Having already done The Wildhearts Discography, I promised to do a similar post for frontman Ginger. So here it is. If The Wildhearts are one of the most underappreciated acts in British rock music, then Ginger’s solo output is hard to even define in those terms as it doesn’t even get the attention that his band get, but is just as impressive. Oh well, here we go…
Clam Abuse – Stop Thinking (1999)
One of his earliest projects was Clam Abuse, a duo he put together with Alex Kane, who went on to be in AntiProduct. They called themselves Clam Savage and Clint Abuse and made a completely mental album of country music, dance music, rock music, opera, Partridge Family covers and the sound of buttock-drumming. When it works, it’s flipping amazing and the closing two tracks are both very much what you’d hope for from a Ginger release. The only downside is that some of it sounds like it was more fun to record than listen to, but it’s still a very worthwhile addition.
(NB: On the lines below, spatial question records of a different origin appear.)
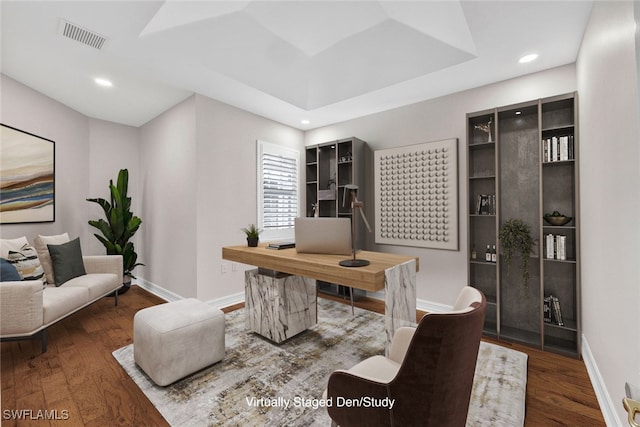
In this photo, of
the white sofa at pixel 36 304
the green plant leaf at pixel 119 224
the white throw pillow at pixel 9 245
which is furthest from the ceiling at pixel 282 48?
the white sofa at pixel 36 304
Silver Ginger 5 – Black Leather Mojo (2000)
His next project was a much more straightforward one for Wildhearts fans to latch onto, a glam-rock-stomping album and a band featuring future Wildheart bassist Random Jon Poole and Hanoi Rocks guitarist Conny Bloom. Except it wasn’t really a ‘band’ and Ginger made most of the music himself. Whatever, it certainly worked a treat, with some older songs given a bombastic re-recording (Church Of The Broken Hearted being a perfect example) and packed in alongside great new songs, all louder and more packed full of goodness and Vitamin C than anything else released at the time. Obviously it didn’t make any waves outside his own fanbase, but it’s still a cracker.
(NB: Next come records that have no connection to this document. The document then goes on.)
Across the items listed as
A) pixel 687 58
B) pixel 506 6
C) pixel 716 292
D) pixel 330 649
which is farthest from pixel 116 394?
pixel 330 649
A Break In The Weather (2005)
After Silver Ginger 5 and before the reformation of The Wildhearts, Ginger embarked upon an ambitious and ultimately-doomed venture of releasing a new single every month for a year. It would be easier now, with downloads and suchlike, but he managed to release only five of the 12 before the project collapsed. However, there was a hell of a lot of good music there, so happily it was all collated on this double album, also including the sixth single, which was recorded but not released. All the b-sides are here too and there’s not really any weak tracks, with I’m A Lover Not A Fighter, The Saga Of Me And You and Cars And Vaginas right up there with his best.
Valor Del Corazon (2005)
Later that year, Ginger released another double album of quality tunes, this time new material and originally on a limited release (it came out ‘properly’ in 2006). Produced by Endless Nameless producer Ralph Jezzard and credited to Ginger And The Sonic Circus (the name of his band following the 2005 Wildhearts split) its title kind of means ‘Strength of heart’ in Spanish and is musically full of strength and heart. It’s not quite as musically diverse as some of his later albums, but is astonishingly consistent and certainly better than The Wildhearts Must Be Destroyed.
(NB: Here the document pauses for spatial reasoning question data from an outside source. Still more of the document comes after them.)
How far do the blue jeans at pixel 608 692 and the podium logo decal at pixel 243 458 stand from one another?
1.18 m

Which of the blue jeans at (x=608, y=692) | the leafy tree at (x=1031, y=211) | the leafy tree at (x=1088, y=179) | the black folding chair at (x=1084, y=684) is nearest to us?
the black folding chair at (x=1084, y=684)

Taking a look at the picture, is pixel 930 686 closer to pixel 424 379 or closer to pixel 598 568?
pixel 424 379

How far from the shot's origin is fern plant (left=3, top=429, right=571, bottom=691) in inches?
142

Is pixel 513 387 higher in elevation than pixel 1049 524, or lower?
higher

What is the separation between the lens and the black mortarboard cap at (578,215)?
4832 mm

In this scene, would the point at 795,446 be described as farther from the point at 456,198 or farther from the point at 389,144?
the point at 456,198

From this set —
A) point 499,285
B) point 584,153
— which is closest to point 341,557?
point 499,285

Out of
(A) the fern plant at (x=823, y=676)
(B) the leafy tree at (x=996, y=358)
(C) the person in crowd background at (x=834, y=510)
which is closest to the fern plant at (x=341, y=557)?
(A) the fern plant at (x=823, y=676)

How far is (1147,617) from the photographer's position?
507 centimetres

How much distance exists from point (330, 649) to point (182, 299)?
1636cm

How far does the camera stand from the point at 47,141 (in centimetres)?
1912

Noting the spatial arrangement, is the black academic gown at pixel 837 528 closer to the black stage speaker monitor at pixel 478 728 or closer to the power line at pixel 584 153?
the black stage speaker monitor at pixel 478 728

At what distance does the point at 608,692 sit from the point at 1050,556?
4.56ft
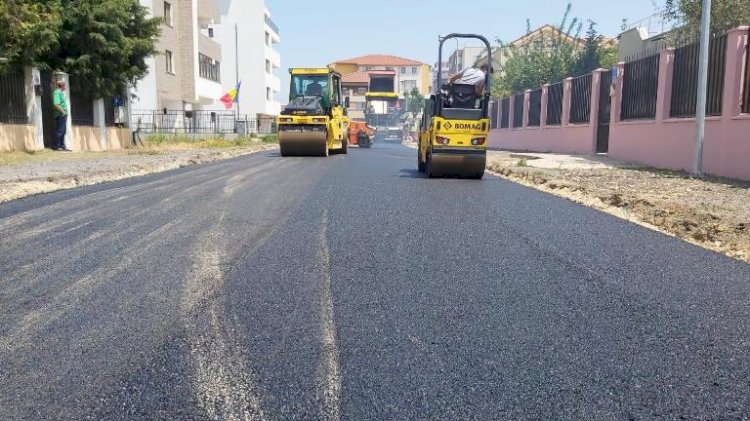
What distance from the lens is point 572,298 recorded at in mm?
4352

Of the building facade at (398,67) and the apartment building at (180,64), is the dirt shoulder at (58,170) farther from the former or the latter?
the building facade at (398,67)

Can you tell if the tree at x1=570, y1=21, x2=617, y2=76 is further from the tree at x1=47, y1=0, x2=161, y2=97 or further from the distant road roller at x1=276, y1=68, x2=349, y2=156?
the tree at x1=47, y1=0, x2=161, y2=97

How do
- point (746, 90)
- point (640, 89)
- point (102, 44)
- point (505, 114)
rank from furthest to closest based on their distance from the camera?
point (505, 114) < point (102, 44) < point (640, 89) < point (746, 90)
Howling Willie Cunt – World Of Filth (2006)
Of course, officially, Ginger isn’t Howling Willie Cunt, but it doesn’t make much of a leap of faith to believe that there are similarities. Of course, he’d already done comedy country with Clam Abuse, but while Unlucky In Love was both very funny lyrically and impressive musically, World Of Filth, well, isn’t. It’s deliberately written to be as offensive as possible, as you’ll guess from the artist’s name and song titles like Homosexual Punchbag In A Wheelchair and Nine Coloured Spastics On A Meat Hook. The problem is that it’s not funny enough to get away with it and the music is too throwaway to make repeat listens worthwhile.
Ginger’s next solo album was a very ambitious affair, scaling down the number of tracks but throwing in lots more ideas and allowing some of the best ones to run on for up to eight minutes. He also manages to write a song to his son without it being horrendous, and it’s that one that is the longest and most impressive on the whole album. Smile In Denial is also fantastic, another epic and another one with lyrics that cut close to the bone from Ginger’s personal life at the time. The inventiveness also shows through in Can’t Drink You Pretty, which throws a curveball with interpolations of In The Mood and Boogie Woogie Bugle Boy, while Why Can’t You Be Normal All The Time is an anthem for bewildered men everywhere. It all adds up to an album even better than Valor Del Corazon.
Market Harbour – 2008
The only solo album of his career to be come while The Wildhearts were actually together, Market Harbour came smack bang in-between the self-titled album and ¡Chutzpah!, but shows no signs of being a throwaway. For one thing, it doesn’t sound much like either, and very much fits into the sound that Ginger had established for himself as a solo artist. It’s jam-packed with tracks and is full of all kinds of different sounds, particularly as the album progresses, with tracks like You And Me (That’s What I Want) sounding a world away from what he was doing with his day job band at the time. Again, it’s another wildly inventive and entertaining release from a hugely underrated artist.